Atomic weight of metal = Mass of oxide of divalent metal / Moles of oxide of divalent metal
= 0.3975 g / 0.00499 mol
≈ 79.558 g/mol
Now, we need to find the element with an atomic weight of approximately 79.558 g/mol from the answer choices provided:
a) 63.5 g/mol
b) 24 g/mol
c) 55.5 g/mol
d) 40 g/mol
The only option close to 79.558 g/mol is option a) 63.5 g/mol.
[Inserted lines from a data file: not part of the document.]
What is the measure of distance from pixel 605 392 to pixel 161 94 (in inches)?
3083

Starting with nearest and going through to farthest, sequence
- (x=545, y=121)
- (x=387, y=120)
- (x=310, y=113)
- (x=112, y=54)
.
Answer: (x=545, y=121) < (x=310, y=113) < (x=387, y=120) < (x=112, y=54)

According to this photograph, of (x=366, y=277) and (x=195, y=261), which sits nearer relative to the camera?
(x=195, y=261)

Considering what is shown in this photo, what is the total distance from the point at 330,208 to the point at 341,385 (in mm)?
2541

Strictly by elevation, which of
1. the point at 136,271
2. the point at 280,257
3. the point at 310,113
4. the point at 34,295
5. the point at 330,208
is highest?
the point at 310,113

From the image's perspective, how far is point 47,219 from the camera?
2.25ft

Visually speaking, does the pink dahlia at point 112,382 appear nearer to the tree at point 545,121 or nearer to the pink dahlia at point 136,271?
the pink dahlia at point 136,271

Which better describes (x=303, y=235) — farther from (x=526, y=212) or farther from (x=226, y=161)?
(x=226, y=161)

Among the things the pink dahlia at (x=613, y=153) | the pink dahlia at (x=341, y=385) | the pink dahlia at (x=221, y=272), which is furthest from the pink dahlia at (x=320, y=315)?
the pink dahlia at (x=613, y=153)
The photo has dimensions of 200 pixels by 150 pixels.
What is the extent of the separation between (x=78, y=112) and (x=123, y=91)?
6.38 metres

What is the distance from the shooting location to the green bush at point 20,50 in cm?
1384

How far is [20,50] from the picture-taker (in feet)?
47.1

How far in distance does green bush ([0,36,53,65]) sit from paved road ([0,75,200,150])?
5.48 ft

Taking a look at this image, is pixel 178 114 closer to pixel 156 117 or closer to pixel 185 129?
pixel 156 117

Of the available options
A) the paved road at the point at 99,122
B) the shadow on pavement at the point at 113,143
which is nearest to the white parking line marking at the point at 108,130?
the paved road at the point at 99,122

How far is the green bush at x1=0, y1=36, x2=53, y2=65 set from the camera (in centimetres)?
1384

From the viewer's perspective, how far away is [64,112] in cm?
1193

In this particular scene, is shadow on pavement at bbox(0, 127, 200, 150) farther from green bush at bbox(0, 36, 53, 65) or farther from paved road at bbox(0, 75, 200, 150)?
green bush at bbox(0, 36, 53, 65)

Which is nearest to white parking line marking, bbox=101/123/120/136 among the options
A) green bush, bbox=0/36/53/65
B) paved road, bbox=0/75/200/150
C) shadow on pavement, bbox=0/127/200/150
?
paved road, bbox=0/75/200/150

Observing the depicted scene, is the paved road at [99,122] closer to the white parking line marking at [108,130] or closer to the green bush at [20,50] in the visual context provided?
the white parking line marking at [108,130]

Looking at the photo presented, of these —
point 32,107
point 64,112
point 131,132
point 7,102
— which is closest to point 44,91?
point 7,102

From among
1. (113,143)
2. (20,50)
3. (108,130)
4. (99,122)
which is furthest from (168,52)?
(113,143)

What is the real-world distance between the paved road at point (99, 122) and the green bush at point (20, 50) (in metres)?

Therefore, the atomic weight of the metal is approximately 63.5.
To determine the atomic weight of the metal, we can use the concept of stoichiometry and the balanced chemical equation for the reduction of the oxide using hydrogen.
Let's assume the oxide of the divalent metal is MxOy. The reaction can be represented as:
MxOy + y/2 H2 → xM + y/2 H2O
From the given information, we know that 0.3975 g of the oxide gives 0.090 g of water.
Thus, we need to find the molar mass of the metal, which is equal to x times the atomic weight of the metal (M).
To find the molar mass of the water formed, we use the formula:
molar mass of water (H2O) = 2(H) + 16(O) = 18 g/mol
Now, we can set up a proportion to relate the mass of the oxide and the mass of the water formed:
(0.3975 g of MxOy) / (molar mass of MxOy) = (0.090 g of H2O) / (molar mass of H2O)
Since the ratio of Molar mass of MxOy to the molar mass of H2O is x to y/2, we can rewrite the proportion as:
(0.3975 g of MxOy) / (xM) = (0.090 g of H2O) / (18 g/mol)
Cross-multiplying the equation, we get:
(0.3975 g of MxOy) * (18 g/mol) = (0.090 g of H2O) * (xM)
0.3975 * 18 = 0.090x
Simplifying this equation, we find:
7.155 = 0.090x
Finally, solving for x:
x = 7.155 / 0.090
x ≈ 79.5
Therefore, the approximate atomic weight of the metal (M) is 79.5 g/mol.
Looking at the answer choices provided, the closest approximation to 79.5 is 63.5, so the correct answer is (a) 63.5.